Written by Council intern Katie Withers. Katie is a Master of Social Work student at North Carolina State University.
Two weeks ago, Partners in Health and Wholeness, a program of the North Carolina Council of Churches, hosted its bi-annual Faith & Health Summit. The purpose of the event was to increase awareness about health disparities across the state. A wide range of keynote speakers and workshop leaders presented information ranging from the opioid crisis, healthy eating, healthy aging, and the importance of self-care.
The summit began with morning worship, highlighted by the preaching of the Reverend Richard Joyner from Conetoe Baptist Church and the founder of the Conetoe Family Life Center. Through the lens of scripture, he emphasized the importance of relationship: with God, neighbor, and creation. A particularly important point for me was the advice to, “go back to the place that hurts the most.” To illustrate this idea, he shared his own story of growing up as the son of a sharecropper, frustrated with the work and hampered by poverty, all the while absorbing his father’s wisdom on how to care for the land and how to find pride in the work. Now, Joyner’s life work, along with preaching the Gospel, is to use the land as a way to heal relationships and offer hope. He does this by promoting entrepreneurial leadership among the youth and healthy eating for all.
I certainly relate personally to Joyner’s story because I, too, grew up in rural North Carolina on a family farm. I lived with my aunt and uncle who were older and needed help with chores such as feeding the hogs, picking beans, and digging potatoes. Needless to say, I did not enjoy those chores.

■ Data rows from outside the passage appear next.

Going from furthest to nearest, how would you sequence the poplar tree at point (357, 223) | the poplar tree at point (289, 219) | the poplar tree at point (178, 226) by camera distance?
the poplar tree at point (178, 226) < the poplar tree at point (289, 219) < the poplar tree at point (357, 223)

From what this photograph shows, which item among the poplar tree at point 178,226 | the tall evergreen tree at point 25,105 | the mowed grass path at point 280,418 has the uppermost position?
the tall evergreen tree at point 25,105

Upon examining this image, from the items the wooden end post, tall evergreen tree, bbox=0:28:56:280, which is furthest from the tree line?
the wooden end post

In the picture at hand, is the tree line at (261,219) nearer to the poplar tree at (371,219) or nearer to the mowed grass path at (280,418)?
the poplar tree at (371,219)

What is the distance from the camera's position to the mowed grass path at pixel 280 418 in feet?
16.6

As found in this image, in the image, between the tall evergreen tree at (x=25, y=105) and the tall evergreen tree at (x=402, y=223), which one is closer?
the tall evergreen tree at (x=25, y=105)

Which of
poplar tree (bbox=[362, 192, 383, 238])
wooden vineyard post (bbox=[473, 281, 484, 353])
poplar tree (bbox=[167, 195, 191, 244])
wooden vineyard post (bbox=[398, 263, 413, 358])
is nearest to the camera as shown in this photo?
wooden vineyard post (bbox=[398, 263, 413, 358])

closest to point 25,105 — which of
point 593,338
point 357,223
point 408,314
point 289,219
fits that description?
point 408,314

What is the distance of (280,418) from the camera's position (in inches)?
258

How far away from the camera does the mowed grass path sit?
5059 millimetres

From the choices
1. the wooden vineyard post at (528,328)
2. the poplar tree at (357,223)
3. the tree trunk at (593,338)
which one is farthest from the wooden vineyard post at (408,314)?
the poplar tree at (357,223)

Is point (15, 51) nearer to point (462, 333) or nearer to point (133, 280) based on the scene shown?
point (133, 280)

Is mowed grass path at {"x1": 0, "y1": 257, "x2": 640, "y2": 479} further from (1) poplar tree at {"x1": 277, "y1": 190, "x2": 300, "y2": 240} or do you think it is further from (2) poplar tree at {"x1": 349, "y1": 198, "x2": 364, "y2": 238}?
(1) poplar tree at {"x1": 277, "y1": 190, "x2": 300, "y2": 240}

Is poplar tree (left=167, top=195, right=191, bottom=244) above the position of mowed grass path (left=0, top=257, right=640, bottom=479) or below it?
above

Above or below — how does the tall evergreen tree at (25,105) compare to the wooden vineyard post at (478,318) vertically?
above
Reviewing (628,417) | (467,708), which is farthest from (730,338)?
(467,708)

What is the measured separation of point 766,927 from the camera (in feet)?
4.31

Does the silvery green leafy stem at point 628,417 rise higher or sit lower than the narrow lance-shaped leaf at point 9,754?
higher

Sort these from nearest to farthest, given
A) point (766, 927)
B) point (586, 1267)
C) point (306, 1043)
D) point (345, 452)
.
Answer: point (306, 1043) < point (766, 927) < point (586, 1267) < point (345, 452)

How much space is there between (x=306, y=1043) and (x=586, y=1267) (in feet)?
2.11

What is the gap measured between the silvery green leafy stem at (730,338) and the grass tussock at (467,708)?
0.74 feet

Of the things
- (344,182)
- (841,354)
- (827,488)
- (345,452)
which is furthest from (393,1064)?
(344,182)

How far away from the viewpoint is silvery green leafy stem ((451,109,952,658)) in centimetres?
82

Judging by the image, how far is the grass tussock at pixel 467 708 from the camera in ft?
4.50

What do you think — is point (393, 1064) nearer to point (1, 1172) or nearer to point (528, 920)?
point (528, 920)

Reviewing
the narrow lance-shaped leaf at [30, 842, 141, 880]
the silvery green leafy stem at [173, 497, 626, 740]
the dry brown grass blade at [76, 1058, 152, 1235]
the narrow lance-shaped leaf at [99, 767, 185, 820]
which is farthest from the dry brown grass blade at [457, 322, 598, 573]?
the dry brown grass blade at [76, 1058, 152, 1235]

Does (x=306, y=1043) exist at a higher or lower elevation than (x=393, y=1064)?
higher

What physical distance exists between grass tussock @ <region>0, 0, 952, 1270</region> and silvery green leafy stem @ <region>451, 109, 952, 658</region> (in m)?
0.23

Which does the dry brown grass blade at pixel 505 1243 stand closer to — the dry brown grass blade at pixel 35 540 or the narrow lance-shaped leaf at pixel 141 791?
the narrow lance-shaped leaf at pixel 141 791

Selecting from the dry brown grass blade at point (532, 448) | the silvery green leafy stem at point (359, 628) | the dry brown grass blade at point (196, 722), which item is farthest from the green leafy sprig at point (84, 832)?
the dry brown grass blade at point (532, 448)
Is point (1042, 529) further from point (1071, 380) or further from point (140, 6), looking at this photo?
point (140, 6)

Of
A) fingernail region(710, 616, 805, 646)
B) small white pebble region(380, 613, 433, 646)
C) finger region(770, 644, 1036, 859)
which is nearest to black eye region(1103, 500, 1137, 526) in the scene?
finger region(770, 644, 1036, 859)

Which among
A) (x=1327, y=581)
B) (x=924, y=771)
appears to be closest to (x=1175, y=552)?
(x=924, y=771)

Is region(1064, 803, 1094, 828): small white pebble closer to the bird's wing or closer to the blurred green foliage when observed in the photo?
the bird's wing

As I have grown older, like Joyner, I am able to appreciate the fruits of their labor and mine. I now understand why it is important to rise early and do those tasks I once despised. Now, I take every available opportunity to go home, work the garden, and visit the livestock on the farm. Now I see how important it is to know the source of our food and what a privilege it is to be able to provide one’s own food. Like Joyner, I know the land to be a source of healing for me and others.